TASK INSTRUCTIONS:
Could you output exactly the lines from the one containing "kingdom: Animalia" through the end of the records below, and nothing more?
================================
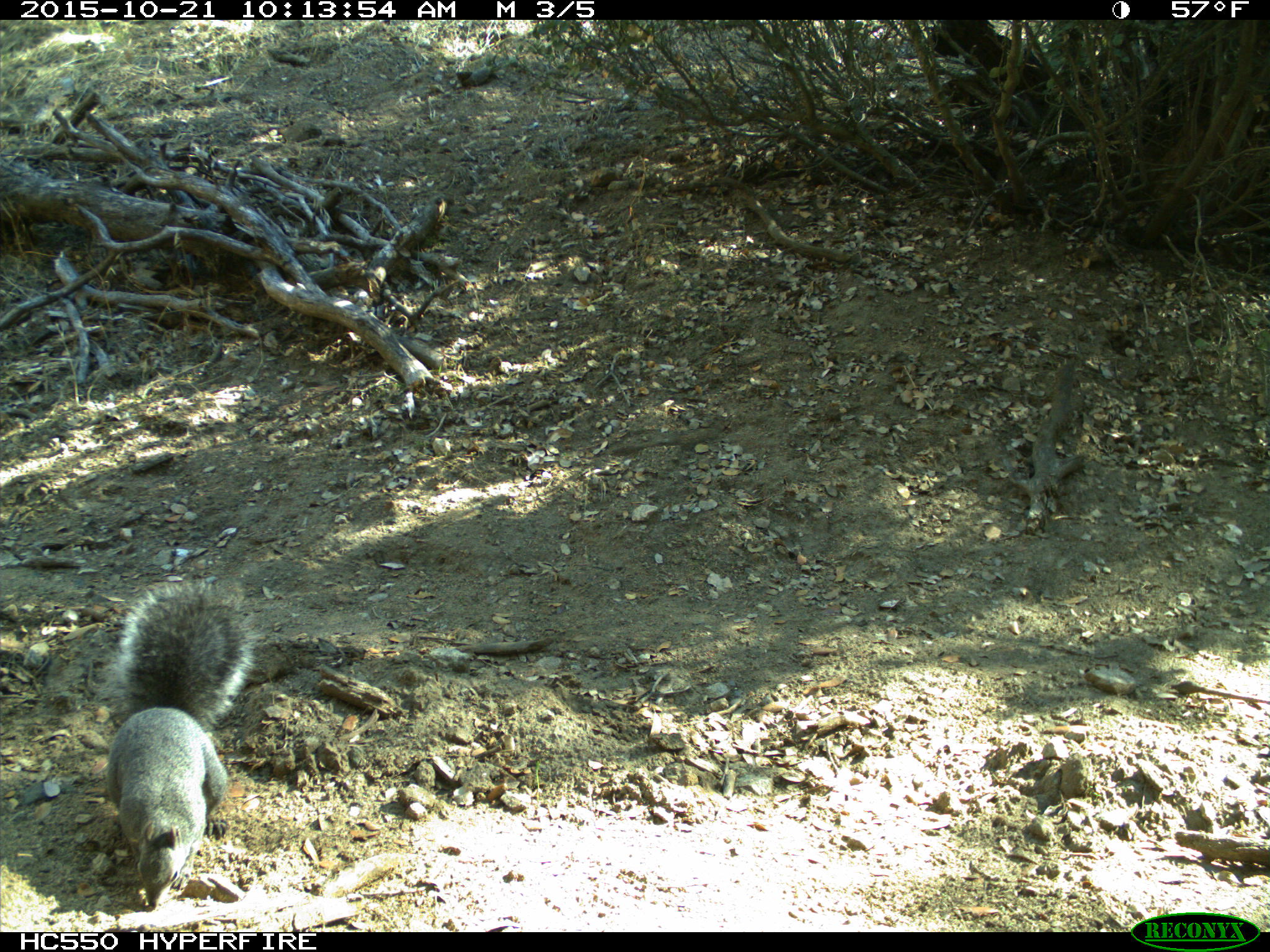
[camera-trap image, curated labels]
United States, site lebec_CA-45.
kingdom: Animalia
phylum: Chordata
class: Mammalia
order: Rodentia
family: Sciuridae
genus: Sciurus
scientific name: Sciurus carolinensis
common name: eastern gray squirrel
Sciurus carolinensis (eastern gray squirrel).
================================
YOUR SOLUTION:
kingdom: Animalia
phylum: Chordata
class: Mammalia
order: Rodentia
family: Sciuridae
genus: Sciurus
scientific name: Sciurus carolinensis
common name: eastern gray squirrel
Sciurus carolinensis (eastern gray squirrel).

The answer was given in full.